Kutipan dokumen —

Surabaya-(satujurnal.com)
Wiwiet Febriyanto, mantan Kadis PUPR Kota Mojokerto mulai menjalani pemeriksaan perdana
sebagai terdakwa dalam kasus dugaan tindak pidana korupsi di persidangan
Pengadilan Tipikor, Surabaya, Jum’at (13/10/2017).
Jaksa Penuntut Umum
(JPU) Komisi Pemberantasan Korupsi (KPK) mengajukan sejumlah pertanyaan tekait
pemberian uang ratusan juta rupiah untuk komitmen fee proyek jasmas jatah Dewan
yang berujung operasi tangkap tangan (OTT) lembaga antirasuah tersebut.
“Tanggal 5 Juni
2017 tiga pimpinan Dewan menemui Walikota Mas’ud Yunus di ruang kerjanya. Tak
berselang lama, saya diminta Walikota menghadap. Dikatakan Walikota kalau tiga
pimpinan Dewan meminta Walikota agar memberikan jatah fee dari proyek jasmas
dan jatah triwulan. Walikota menyatakan tidak bisa memenuhi permintaan Dewan.

Soal A —
Tentukan apakah setiap pernyataan berikut sesuai dengan kutipan dokumen di atas. Jawab ya atau tidak, disertai kata-kata penentu dari kutipan dokumen yang dikutip persis: (i) Pemeriksaan perdana Wiwiet Febriyanto sebagai terdakwa berlangsung di Pengadilan Tipikor Surabaya. (ii) Pada 5 Juni 2017, dua pimpinan Dewan menemui Walikota. (iii) Walikota menyanggupi permintaan Dewan.

Baris data —

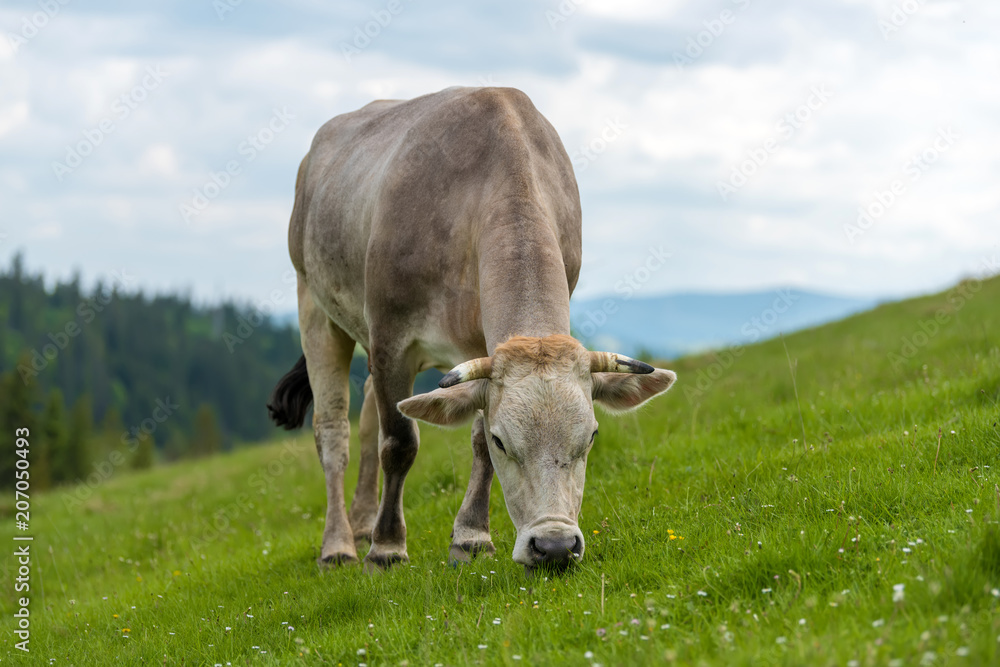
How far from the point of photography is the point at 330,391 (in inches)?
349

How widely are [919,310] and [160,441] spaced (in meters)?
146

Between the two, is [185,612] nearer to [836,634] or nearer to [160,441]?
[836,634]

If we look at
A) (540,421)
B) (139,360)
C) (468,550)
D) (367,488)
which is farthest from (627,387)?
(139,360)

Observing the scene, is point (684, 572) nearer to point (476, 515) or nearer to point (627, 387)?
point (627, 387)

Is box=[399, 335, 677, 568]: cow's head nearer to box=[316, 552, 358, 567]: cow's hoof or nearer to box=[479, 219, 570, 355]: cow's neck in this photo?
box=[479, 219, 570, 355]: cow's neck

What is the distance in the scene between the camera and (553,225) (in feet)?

Soal B —
Salin tanpa perubahan bentangan entri dari baris yang memuat "Is box=[399, 335, 677, 568]: cow's" sampai baris terakhir entri, kedua ujungnya ikut disalin.

Jawaban tertulis A —
(i) Ya: "di persidangan Pengadilan Tipikor, Surabaya"
(ii) Tidak: "tiga pimpinan Dewan menemui Walikota Mas’ud Yunus di ruang kerjanya"
(iii) Tidak: "Walikota menyatakan tidak bisa memenuhi permintaan Dewan."

Jawaban tertulis B —
Is box=[399, 335, 677, 568]: cow's head nearer to box=[316, 552, 358, 567]: cow's hoof or nearer to box=[479, 219, 570, 355]: cow's neck in this photo?
box=[479, 219, 570, 355]: cow's neck

What is the distance in the scene between the camera and (553,225) (in feet)?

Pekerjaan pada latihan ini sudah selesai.